» Activity: Filter the data below, keeping only lines that contain "frames".

» Data for processing:
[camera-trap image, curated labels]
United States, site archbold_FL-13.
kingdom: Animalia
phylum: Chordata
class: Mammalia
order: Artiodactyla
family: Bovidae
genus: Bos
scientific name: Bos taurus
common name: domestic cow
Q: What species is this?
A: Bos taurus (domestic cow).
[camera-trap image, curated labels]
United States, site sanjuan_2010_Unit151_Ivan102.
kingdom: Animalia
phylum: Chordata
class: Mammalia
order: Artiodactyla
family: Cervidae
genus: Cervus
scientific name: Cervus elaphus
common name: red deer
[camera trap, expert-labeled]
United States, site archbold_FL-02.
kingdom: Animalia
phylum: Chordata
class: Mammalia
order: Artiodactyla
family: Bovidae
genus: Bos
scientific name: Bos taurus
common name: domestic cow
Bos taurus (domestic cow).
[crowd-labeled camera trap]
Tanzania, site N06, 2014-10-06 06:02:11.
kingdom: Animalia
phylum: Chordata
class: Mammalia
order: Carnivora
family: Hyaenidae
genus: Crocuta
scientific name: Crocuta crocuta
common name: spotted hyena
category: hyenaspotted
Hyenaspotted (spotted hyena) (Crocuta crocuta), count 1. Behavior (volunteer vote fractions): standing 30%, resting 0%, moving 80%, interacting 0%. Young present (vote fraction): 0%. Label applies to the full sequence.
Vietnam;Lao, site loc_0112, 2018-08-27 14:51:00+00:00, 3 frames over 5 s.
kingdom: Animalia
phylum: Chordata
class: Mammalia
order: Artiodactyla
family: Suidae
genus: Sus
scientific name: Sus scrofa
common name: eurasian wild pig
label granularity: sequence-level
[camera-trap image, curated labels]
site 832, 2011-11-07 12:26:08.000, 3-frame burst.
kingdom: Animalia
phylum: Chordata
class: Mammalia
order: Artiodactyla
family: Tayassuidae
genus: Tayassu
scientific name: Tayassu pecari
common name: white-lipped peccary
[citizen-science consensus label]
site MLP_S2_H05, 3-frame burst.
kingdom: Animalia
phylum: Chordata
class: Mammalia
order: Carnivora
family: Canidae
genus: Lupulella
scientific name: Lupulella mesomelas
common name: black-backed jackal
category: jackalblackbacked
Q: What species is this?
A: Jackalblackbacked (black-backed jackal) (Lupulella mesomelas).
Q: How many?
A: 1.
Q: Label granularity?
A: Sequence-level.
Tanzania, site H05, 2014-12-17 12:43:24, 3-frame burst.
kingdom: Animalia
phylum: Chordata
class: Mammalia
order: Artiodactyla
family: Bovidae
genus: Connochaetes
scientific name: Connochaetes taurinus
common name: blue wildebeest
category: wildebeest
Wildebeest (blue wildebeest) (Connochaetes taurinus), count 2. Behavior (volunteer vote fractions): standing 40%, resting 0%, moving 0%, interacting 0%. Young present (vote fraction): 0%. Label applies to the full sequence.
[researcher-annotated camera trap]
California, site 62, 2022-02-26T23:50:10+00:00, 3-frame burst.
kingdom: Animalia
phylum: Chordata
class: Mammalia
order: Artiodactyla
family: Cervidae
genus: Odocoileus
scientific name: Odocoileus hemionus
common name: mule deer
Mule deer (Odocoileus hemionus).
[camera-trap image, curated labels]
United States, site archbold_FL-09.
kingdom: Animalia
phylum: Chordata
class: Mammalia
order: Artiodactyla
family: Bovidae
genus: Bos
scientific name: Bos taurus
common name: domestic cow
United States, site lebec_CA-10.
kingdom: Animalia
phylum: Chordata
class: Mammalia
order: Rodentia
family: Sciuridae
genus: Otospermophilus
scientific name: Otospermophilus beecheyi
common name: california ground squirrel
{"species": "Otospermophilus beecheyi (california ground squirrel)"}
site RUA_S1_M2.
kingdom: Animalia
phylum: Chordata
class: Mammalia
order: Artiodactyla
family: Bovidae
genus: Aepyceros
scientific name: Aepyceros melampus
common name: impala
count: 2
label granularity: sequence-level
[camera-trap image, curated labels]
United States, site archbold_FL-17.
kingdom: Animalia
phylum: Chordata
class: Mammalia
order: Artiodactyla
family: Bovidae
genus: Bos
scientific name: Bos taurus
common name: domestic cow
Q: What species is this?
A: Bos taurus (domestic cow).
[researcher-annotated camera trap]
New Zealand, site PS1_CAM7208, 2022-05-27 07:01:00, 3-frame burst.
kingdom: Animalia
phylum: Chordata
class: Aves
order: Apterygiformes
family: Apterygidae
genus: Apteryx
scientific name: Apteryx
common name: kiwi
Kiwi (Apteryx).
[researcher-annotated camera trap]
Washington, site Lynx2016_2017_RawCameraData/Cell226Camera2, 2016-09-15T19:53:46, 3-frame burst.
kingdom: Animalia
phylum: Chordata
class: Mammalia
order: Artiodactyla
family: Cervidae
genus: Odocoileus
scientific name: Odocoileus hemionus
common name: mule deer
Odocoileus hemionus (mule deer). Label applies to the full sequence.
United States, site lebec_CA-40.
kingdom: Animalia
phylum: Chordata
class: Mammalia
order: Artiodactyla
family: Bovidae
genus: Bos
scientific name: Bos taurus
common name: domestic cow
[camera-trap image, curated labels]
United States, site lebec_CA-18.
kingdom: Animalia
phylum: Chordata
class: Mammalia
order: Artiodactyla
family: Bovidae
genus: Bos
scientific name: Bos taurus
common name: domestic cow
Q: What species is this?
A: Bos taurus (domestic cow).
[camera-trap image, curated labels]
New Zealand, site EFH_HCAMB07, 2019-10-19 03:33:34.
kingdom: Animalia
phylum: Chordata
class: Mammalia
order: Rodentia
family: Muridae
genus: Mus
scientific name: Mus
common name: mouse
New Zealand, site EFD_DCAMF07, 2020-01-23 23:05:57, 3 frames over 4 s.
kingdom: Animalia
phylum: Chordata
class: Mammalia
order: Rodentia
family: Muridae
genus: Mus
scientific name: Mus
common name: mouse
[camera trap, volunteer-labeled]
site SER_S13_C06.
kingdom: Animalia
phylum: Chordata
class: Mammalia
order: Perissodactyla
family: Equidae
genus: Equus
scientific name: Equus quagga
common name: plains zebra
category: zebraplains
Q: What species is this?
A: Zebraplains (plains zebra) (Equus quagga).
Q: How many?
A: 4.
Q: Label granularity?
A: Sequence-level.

» Solved problem:
Vietnam;Lao, site loc_0112, 2018-08-27 14:51:00+00:00, 3 frames over 5 s.
New Zealand, site EFD_DCAMF07, 2020-01-23 23:05:57, 3 frames over 4 s.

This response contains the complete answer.